We are concerned that the case for being 'vulnerable' could apply to any
doctor-patient relationship and so might be used to outlaw any mention of
spiritual matters or faith perspectives in the clinical setting.
Quoting from the GMC's Annual Report (1993:4) regarding Doctors' use
of professional standing to promote personal interests or beliefs:
'The Committee's attention was drawn to the activities
of a very small number of doctors who use their professional position to
proselytise patients, or who offer diagnoses based on spiritual, rather than
medical, grounds. The Council has hitherto taken the view that the
profession of personal opinions or faith is not of itself improper and that
the Council could intervene only where there was evidence that a doctor had
failed to provide an adequate standard of care. The Committee supported that
policy and concluded that it would not be right to prevent doctors from
expressing their personal religious, political, or other views to patients.

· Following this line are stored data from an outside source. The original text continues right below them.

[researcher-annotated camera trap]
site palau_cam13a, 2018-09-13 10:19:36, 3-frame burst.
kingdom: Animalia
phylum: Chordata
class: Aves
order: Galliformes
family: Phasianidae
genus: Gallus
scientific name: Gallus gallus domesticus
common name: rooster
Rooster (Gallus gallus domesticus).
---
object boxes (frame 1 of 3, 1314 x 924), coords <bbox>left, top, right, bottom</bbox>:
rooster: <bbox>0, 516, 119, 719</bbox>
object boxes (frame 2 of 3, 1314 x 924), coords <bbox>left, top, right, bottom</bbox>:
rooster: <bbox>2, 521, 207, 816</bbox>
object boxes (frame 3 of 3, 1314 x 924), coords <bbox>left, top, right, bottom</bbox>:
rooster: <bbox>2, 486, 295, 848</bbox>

It was agreed, however, that doctors who caused patients distress by the
inappropriate or insensitive expression of their personal views would not be
providing the considerate care that patients are entitled to expect.'
This statement affirms that discussion of personal religious, political
or other views by the doctor to the patient is admissible provided that it
is done in a way that is both appropriate and sensitive. We recommend that
this statement, or words to the same effect be incorporated into the
guidance so that the situation is further clarified. It is important that
the doctor as an individual, with all that s/he brings to
the consultation, is recognised and upheld in the Good Medical Practice
document as an autonomous being who is free to express opinion and belief.